La composition d’Intervalles-Intérieurs remonte à la période « exploratrice » des années 1970, alors que tous mes efforts étaient consacrés à la transposition des lois de la nature en son. J’en ai développé le matériau de base pour l’électronique entre 1972 et 1974 (la pièce Elektrochronik fait figure de journal de bord de son élaboration), mais j’ai travaillé à trois versions de la partie instrumentale entre 1975 et 1981. Je considère la forme actuelle de cette pièce comme sa forme « définitive ».

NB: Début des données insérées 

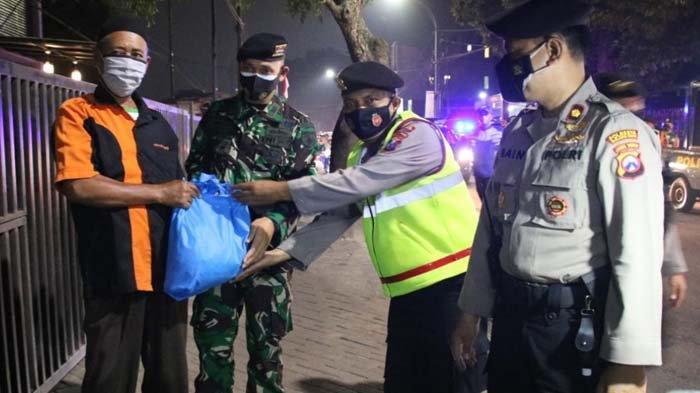 Patroli Malam Hari Raya Idul Adha, Polresta Malang Kota Bagikan Bantuan Sembako kepada Masyarakat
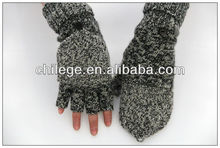 100 % WOOL GLOVES with flap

Déjà, l’homme antique pouvait entendre et ressentir les différents niveaux de tensions entre les intervalles. C’est pour cette raison qu’il a considéré certains intervalles comme permis, et d’autres comme dangereux, voire interdits. (Ce mode de pensée m’est si familier que j’ai toujours eu le sentiment que le meilleur moyen de suggérer des tensions entre les personnages de mes opéras est le recours aux intervalles.) Intervalles- Intérieurs se concentre sur les processus qui prennent vie au sein même des intervalles. Le principe de base se trouve dans le matériau électronique. Mon but était de concevoir un commutateur électronique qui, avec l’aide de modulateurs audio (un filtre par contrôle de tension, ou VCF (voltage control filter), un modulateur d’amplitude, et un modulateur en anneau), amplifie la courbe de tension entre deux notes (le mouvement interne des formes complexes résultant des sinus ou des formes d’onde en triangle ou en carré, familières à qui connaît l’oscilloscope), pour la rendre ainsi audible, sous forme de mélodie ou de rythme. Au sens figuré, c’est un microscope acoustique : les objets que l’on ne peut entendre à l’oreille deviennent audibles. Mais le plus important est toutefois que tout élément audible du système est automatiquement généré par une seule unité. Les paramètres sont identiques de l’un à l’autre : la « mélodie » est animée de la même espèce de mouvement que le « rythme ». Le principe n’est pas sans présenter quelques similitudes avec la musique sérielle, mais le son résultant nous ouvre une piste complètement différente, vers une forme de germination organique fourmillante. La partie la plus importante de la création de cette composition a été, à l’époque, l’« invention » et la mise au point de ce « microscope d’intervalles ». Un son généré par un filtre produit des mélodies qui correspondent à la courbe de l’intervalle. Le filtre balaie entre les deux notes de l’intervalle (l’intervalle qu’on lui donne à traiter) : en d’autres termes, l’intervalle se montre sous un autre visage. Les formes d’onde des deux notes sont ajoutées, pour donner une troisième courbe, et cette courbe est la mélodie : les crêtes en sont les notes les plus aiguës, et les trous en sont les plus graves, etc. La technique est similaire en ce qui concerne le rythme : les crêtes sont fortes, les trous sont doux. Quand l’onde (la courbe) se répète périodiquement, on obtient un motif rythmique lisse et reconnaissable.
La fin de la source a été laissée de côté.